— START OF Source data —

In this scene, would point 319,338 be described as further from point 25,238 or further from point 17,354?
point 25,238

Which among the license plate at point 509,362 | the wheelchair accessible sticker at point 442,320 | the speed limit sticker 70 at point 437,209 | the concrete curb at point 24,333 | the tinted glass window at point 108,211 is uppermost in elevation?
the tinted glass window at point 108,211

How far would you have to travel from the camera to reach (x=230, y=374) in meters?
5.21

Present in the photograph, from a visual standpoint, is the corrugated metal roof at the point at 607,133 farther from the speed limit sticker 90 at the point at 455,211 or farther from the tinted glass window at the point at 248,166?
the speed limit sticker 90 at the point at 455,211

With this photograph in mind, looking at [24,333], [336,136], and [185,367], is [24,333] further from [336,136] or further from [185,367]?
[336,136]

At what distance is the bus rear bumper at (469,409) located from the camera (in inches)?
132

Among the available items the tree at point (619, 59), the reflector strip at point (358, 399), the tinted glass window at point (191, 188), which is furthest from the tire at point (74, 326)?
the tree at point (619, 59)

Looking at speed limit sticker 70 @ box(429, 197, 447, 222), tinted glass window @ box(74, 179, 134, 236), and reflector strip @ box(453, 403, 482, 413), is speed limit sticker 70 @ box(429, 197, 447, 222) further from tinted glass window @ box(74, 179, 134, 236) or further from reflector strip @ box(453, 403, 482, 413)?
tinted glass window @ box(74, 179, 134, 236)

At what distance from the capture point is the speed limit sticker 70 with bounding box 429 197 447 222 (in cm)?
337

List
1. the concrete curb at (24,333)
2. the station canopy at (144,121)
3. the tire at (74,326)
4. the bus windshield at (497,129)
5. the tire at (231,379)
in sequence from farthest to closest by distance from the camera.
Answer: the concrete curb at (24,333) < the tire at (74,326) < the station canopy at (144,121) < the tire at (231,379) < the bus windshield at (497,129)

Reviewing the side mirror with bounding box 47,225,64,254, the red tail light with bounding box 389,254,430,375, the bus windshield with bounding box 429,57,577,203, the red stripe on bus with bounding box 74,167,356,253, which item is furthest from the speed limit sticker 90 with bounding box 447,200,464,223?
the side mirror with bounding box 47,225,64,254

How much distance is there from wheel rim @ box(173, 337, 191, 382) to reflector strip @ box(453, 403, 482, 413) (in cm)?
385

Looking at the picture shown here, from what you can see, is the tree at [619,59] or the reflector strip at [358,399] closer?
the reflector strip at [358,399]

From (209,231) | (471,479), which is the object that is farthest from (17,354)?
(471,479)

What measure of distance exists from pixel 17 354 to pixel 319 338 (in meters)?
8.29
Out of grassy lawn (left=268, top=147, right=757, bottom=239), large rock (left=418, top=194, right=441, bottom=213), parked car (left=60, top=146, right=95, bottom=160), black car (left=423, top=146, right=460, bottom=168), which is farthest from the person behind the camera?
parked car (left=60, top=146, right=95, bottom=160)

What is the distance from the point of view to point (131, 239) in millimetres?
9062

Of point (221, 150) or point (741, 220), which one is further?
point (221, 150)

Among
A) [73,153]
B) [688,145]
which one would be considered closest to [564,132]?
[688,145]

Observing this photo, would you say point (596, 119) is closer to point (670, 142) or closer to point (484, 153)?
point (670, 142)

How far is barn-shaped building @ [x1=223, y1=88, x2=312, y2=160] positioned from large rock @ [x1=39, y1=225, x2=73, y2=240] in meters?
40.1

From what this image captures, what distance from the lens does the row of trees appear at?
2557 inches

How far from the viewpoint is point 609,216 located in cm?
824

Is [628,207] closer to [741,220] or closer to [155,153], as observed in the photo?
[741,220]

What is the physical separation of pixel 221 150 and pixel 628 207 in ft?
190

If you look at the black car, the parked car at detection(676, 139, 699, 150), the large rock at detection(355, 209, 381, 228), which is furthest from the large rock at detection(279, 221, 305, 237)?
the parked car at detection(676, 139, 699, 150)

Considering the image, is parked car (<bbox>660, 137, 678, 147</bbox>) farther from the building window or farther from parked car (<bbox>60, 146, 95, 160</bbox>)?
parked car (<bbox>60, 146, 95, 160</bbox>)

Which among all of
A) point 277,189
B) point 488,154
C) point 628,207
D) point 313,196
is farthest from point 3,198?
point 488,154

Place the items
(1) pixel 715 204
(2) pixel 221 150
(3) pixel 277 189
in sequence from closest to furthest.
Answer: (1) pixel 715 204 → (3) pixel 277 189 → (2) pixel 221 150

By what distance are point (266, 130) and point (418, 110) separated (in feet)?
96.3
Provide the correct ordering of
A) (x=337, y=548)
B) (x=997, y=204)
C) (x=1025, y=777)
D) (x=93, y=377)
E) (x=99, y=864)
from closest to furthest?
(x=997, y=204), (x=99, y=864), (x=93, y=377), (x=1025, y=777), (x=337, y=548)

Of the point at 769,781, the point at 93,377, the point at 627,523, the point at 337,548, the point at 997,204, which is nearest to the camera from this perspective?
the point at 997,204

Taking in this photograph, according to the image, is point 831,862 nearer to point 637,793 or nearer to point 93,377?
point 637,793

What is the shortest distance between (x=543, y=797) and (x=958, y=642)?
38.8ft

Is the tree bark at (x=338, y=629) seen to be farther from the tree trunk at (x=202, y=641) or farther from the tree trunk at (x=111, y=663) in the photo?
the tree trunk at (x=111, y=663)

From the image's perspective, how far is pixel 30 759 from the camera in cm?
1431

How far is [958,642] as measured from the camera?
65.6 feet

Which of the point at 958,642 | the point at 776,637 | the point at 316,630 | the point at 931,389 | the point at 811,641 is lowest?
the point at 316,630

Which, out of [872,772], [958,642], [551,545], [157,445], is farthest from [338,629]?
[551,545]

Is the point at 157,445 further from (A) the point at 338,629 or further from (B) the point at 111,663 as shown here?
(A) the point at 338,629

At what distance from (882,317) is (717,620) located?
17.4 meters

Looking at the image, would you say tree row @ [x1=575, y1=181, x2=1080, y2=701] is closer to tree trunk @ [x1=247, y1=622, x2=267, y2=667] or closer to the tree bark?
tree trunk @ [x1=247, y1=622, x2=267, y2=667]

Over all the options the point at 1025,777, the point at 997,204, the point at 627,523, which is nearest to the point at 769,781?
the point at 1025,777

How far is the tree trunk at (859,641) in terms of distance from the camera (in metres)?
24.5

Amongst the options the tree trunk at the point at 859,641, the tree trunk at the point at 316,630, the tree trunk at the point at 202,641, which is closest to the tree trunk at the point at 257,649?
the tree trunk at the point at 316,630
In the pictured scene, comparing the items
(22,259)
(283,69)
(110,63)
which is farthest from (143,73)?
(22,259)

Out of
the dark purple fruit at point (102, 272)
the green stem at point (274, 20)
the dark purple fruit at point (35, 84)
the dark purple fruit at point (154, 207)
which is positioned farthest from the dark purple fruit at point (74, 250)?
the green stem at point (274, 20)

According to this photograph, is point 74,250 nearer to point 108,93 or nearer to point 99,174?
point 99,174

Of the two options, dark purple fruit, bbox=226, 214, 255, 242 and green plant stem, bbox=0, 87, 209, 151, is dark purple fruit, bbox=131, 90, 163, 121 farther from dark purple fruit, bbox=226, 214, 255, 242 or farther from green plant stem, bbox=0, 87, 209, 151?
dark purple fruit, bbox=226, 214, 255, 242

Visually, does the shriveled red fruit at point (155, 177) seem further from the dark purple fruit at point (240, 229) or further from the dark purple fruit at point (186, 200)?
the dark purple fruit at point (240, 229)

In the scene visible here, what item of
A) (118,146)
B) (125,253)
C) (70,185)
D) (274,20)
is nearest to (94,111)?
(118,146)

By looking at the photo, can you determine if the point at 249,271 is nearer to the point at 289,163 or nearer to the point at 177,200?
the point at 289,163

— END OF Source data —

**Direction:** Please update the part of the data that opens with the line containing "By looking at" and closes at the end of the data, replacing "nearer" with "closer" and leaving everything else unchanged.

**Exercise result:**
By looking at the photo, can you determine if the point at 249,271 is closer to the point at 289,163 or closer to the point at 177,200?
the point at 289,163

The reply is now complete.